**Brano fornito**:
━━━

Questa seconda edizione de "Gli Untermenschen"
di Piero Maieron è frutto dell'impegno dell'autore, Presidente
dell'Aned. Provinciale di Pordenone, di dare un senso ad una
esperienza tragica, l'esperienza di un adolescente che viene
strappato ai suoi sogni ed alle sue speranze di "apprendista
uomo" e diventa l'angosciato testimone, nel campo di concentramento
di Dachau, di episodi di crudeltà, fanatismo e sadismo e di
genocidio che non si possono rimuovere dalle nostre coscienze
collettive e che le giovani generazioni possono e debbono conoscere.
Leggendo questo libro e assistendo anche oggi a immagini di
violenza inaudita negli schermi della televisione viene da chiederci
come fa l'uomo, in tutte le sue espressioni evolutive, a sopportare
tanta disperazione e tanto dolore. Per il momento possiamo solo
empiricamente supporre che l'uomo ha una straordinaria capacità
di adattamento al bene ed al male. Adattamento anche alle forme
più inquietanti e subdole di razzismo che ancora oggi, alle
soglie del duemila, esiste nei più diversi contesti sociali
e culturali d'Europa. Non c'e soltanto un razzismo teatralmente
ostentato attraverso cupe simbologie appartenenti ad un passato
funesto, attivate dalla sin troppo tollerata esibizione dei
"naziskin", dei profanatori di tombe nei cimiteri ebrei e partigiani,
dei teppisti che colorano le cronache sportive degli stadi,
dei picchiatori dei venditori ambulanti di colore, degli storici
che negano addirittura l'esistenza dell'olocausto, di coloro
che utilizzano lo spettro delle migrazioni di massa per acquisire
consensi elettorali a buon mercato. Esiste anche un razzismo
più sottile,
il "razzismo riluttante", per definire la posizione di coloro
che, pur sentendosi immuni da atteggiamenti xenofobi, di fatto
possiedono credenze negative nei confronti dei gruppi volta
per volta discriminati. ( ...

━━━

**Esercizi da svolgere**:
a. Cita alla lettera la parte del brano su "Gli Untermenschen" che comincia con le parole "di Piero Maieron" e termina con "e debbono conoscere.".
b. Prosegui il brano su "Gli Untermenschen" di Piero Maieron dopo l'ultima frase riportata.

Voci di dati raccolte
━━━

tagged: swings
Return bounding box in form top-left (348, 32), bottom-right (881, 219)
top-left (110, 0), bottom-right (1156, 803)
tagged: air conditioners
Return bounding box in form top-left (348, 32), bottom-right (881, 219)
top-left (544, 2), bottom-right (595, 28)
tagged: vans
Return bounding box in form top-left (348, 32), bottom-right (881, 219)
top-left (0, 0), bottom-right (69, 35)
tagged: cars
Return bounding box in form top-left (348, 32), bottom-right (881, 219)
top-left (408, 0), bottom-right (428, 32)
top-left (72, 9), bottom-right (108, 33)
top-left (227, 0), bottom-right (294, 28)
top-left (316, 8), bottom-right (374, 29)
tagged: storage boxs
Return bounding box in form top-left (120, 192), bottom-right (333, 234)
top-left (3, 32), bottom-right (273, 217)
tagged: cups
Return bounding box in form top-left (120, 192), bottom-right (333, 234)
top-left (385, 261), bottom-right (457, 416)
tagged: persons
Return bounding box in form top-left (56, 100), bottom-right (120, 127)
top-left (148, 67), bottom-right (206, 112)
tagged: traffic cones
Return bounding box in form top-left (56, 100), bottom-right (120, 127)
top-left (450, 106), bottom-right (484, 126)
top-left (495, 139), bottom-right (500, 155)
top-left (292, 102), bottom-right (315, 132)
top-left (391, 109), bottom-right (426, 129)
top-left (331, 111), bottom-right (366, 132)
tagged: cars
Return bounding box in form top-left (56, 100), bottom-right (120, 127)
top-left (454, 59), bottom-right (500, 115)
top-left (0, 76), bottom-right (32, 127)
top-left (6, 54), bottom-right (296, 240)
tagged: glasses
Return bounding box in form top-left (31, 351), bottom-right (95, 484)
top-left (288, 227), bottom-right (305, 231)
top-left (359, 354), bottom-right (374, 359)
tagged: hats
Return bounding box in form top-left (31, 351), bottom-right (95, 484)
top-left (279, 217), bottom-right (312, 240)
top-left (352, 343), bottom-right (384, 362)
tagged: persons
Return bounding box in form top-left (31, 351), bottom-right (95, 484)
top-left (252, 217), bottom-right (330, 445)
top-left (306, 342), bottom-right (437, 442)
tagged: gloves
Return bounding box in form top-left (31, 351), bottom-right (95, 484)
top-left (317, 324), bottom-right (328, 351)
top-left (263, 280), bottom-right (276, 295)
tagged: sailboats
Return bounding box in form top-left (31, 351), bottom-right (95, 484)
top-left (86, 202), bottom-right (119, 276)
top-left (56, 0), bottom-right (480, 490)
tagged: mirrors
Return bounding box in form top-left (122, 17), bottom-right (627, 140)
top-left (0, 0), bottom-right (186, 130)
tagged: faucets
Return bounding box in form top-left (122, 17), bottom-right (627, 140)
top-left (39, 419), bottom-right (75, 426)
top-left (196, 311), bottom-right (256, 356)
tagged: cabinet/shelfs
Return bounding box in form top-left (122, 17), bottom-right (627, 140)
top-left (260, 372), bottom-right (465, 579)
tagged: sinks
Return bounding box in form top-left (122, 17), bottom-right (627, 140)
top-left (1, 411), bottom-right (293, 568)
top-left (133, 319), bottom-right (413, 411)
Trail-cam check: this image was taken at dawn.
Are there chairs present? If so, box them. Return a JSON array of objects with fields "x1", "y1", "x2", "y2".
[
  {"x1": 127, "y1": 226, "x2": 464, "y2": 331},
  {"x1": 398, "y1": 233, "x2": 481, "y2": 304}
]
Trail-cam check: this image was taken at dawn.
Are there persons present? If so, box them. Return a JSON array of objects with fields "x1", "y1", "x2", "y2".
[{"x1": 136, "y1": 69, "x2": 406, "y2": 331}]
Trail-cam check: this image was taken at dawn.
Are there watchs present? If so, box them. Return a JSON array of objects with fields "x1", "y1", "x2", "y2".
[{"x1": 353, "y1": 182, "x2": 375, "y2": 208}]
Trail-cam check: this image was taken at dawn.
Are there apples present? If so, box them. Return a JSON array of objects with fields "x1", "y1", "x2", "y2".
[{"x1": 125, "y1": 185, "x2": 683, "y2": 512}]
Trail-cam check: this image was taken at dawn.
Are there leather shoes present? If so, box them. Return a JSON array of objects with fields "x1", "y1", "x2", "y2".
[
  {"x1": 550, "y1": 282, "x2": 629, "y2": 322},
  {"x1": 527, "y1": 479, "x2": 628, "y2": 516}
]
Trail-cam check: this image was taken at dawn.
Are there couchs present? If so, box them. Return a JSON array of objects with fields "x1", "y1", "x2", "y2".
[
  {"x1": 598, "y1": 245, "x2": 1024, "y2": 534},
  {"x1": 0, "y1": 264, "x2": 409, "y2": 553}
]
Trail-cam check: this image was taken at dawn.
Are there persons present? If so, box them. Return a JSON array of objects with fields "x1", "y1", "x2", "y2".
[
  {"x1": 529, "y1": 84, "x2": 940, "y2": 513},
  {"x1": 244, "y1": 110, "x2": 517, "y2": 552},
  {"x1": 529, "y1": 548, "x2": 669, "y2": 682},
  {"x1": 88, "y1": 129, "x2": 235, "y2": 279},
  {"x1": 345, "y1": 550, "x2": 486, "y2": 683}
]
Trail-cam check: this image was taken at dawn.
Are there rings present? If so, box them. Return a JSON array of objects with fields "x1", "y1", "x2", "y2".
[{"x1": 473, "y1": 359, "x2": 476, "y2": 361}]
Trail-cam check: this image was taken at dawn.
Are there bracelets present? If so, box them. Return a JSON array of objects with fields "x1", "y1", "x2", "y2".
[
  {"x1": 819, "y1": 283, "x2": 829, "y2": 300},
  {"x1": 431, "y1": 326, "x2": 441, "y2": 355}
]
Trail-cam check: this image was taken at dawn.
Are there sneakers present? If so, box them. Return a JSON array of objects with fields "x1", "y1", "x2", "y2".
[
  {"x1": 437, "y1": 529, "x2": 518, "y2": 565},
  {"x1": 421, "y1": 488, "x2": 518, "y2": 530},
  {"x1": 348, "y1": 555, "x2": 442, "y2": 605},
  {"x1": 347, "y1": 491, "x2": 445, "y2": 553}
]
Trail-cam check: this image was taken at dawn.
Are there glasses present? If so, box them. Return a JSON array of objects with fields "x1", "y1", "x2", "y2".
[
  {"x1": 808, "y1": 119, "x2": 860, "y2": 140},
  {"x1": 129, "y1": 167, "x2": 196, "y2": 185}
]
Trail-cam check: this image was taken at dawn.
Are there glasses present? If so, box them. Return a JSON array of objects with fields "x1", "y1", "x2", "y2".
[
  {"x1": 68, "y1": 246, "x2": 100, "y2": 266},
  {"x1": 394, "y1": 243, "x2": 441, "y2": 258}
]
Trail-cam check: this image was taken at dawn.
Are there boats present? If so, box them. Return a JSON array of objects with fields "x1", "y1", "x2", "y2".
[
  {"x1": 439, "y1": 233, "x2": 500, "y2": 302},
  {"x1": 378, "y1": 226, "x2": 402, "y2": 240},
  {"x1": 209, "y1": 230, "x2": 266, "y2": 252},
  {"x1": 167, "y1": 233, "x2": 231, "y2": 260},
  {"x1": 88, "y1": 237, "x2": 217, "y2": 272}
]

━━━

**Risposte numerate**:
a.
di Piero Maieron è frutto dell'impegno dell'autore, Presidente
dell'Aned. Provinciale di Pordenone, di dare un senso ad una
esperienza tragica, l'esperienza di un adolescente che viene
strappato ai suoi sogni ed alle sue speranze di "apprendista
uomo" e diventa l'angosciato testimone, nel campo di concentramento
di Dachau, di episodi di crudeltà, fanatismo e sadismo e di
genocidio che non si possono rimuovere dalle nostre coscienze
collettive e che le giovani generazioni possono e debbono conoscere.

b.
) Anche l'aggressività può essere declinata socialmente oltre
che individualmente: esiste una
aggressività benigna al servizio della vita ed anche una aggressività
maligna, al servizio della morte e della distruzione. Le pulsioni
aggressive che si trasformano in crudeltà distruggono la vittima,
ma anche l'aguzzino. Costituiscono un paradosso drammatico:
la vita che si rivolta contro se stessa per darsi un
senso. Nelle
ultime righe Piero Maieron ci ricorda un vincolo etico irrinunciabile:
nulla di ciò che è umano può esserci estraneo, quindi anche
gli aguzzini; l'essere aguzzino è un modo di essere umano, anche
se deformato e ridotto a cosa distruttrice. Anche a loro va
quindi un rispettoso. cristiano perdono. L'Autore ha curato
questa seconda edizione con l'obiettivo di trasmettere le sue
esperienze ed il suo orrore, problematicamente trasferibili
come tutte le esperienze intense, nelle scuole e più in generale
nelle istituzioni educative. La denuncia di questi fatti, ieri
come oggi, è molto importante, ma non sufficiente. Capire le
perversioni singole e collettive non significa perdonarle. Ma
se non le comprendiamo e non le analizziamo non possiamo capire
la loro genesi, quali fattori tendono ad accrescerle e come
limitarle. La sensibilità e l'orrore attivo verso i fenomeni
di distruttività e crudeltà non sono un dono della natura, nulla
ci viene regalato. I giovani che si eccitano con i "decibel"
di una discoteca o di una motocicletta, sono figli del loro
tempo e assieme agli adulti che amano l'oblio possono risvegliarsi
all'amore perla vita provando altre emozioni. Una fra queste
emozioni è
rappresentata dalla lettura di questo libretto, l'emozione di
orrore e repulsione che può suscitare. Dare un senso alla propria
esistenza e contribuire alla formazione di ordinamenti sociali
che promuovono la crescita dello spirito di indipendenza e la
limitazione di ogni forma di sfruttamento, di controllo repressivo
e necrofilo, rappresentano una sfida per ognuno di noi.